| Sumber |
========

Selasa, 09 September 2008

Raup Rezeki dari Kue Lebaran

Beberapa wanita muda nampak sibuk menghiasi puluhan kue yang ada dalam nampan, ada yang memoleskan coklat di atas kue, ada yang memotong kue, ada yang merapikan ke sebuah toples ada juga yang asyik dengan adukan adonan kue kering.

Itulah pemandangan sehari-hari karyawan di tempat workshop Puspasari di bilangan Batu Tulis Jakarta Pusat. Aktifitas ini semakin ramai ketika pada hari-hari tertentu, misalnya menjelang lebaran, hari raya Imlek atau Natal.

========

| Data Tersimpan |
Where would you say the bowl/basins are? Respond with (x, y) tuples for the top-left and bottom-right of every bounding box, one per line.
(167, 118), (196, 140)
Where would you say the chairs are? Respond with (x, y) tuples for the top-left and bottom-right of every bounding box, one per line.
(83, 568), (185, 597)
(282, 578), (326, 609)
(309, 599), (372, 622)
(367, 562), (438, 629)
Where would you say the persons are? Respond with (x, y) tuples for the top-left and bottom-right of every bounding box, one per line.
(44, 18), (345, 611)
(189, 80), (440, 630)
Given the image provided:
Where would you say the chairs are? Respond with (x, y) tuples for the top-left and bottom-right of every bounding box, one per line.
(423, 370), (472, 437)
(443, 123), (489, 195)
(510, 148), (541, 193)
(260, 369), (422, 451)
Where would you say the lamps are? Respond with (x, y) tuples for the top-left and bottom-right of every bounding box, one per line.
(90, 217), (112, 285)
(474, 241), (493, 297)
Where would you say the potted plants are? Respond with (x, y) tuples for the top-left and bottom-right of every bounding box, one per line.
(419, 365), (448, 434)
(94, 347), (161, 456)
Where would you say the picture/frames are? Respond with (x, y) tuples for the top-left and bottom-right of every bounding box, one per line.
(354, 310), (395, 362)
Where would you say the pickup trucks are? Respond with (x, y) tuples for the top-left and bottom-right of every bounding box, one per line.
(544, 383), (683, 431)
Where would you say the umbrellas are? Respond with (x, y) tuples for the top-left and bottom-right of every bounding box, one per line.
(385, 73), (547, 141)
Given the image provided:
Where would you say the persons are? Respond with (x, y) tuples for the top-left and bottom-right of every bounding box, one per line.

========

| Soal yang Dikerjakan |
a) Salin tanpa perubahan bagian teks tentang kue Lebaran di antara "Itulah pemandangan sehari-hari" dan "Imlek atau Natal.", termasuk kedua ujungnya.
b) Jawab pertanyaan berikut berdasarkan teks tentang kue Lebaran.
(i) Di kawasan mana workshop Puspasari berada?
(ii) Menjelang hari raya apa saja aktivitas di workshop itu makin ramai?
(iii) Apa yang dioleskan di atas kue?
c) Tentukan apakah setiap pernyataan di bawah ini sesuai dengan teks tentang kue Lebaran. Jawab ya atau tidak, lalu kutip kata-kata teks yang menjadi penentunya.
(i) Workshop Puspasari terletak di Jakarta Pusat.
(ii) Aktivitas di workshop menjadi sepi menjelang hari raya.
(iii) Orang-orang yang tampak sibuk menghias kue adalah pria lanjut usia.
Catatan-catatan tersebut merupakan bahan tersendiri, terpisah dari teks tentang kue Lebaran.

| Jawaban Tiap Soal |
a)
Itulah pemandangan sehari-hari karyawan di tempat workshop Puspasari di bilangan Batu Tulis Jakarta Pusat. Aktifitas ini semakin ramai ketika pada hari-hari tertentu, misalnya menjelang lebaran, hari raya Imlek atau Natal.

b)
(i) Di bilangan Batu Tulis, Jakarta Pusat.
(ii) Menjelang Lebaran, hari raya Imlek, atau Natal.
(iii) Cokelat.

c)
(i) Ya: "di tempat workshop Puspasari di bilangan Batu Tulis Jakarta Pusat"
(ii) Tidak: "Aktifitas ini semakin ramai ketika pada hari-hari tertentu, misalnya menjelang lebaran, hari raya Imlek atau Natal."
(iii) Tidak: "Beberapa wanita muda nampak sibuk menghiasi puluhan kue"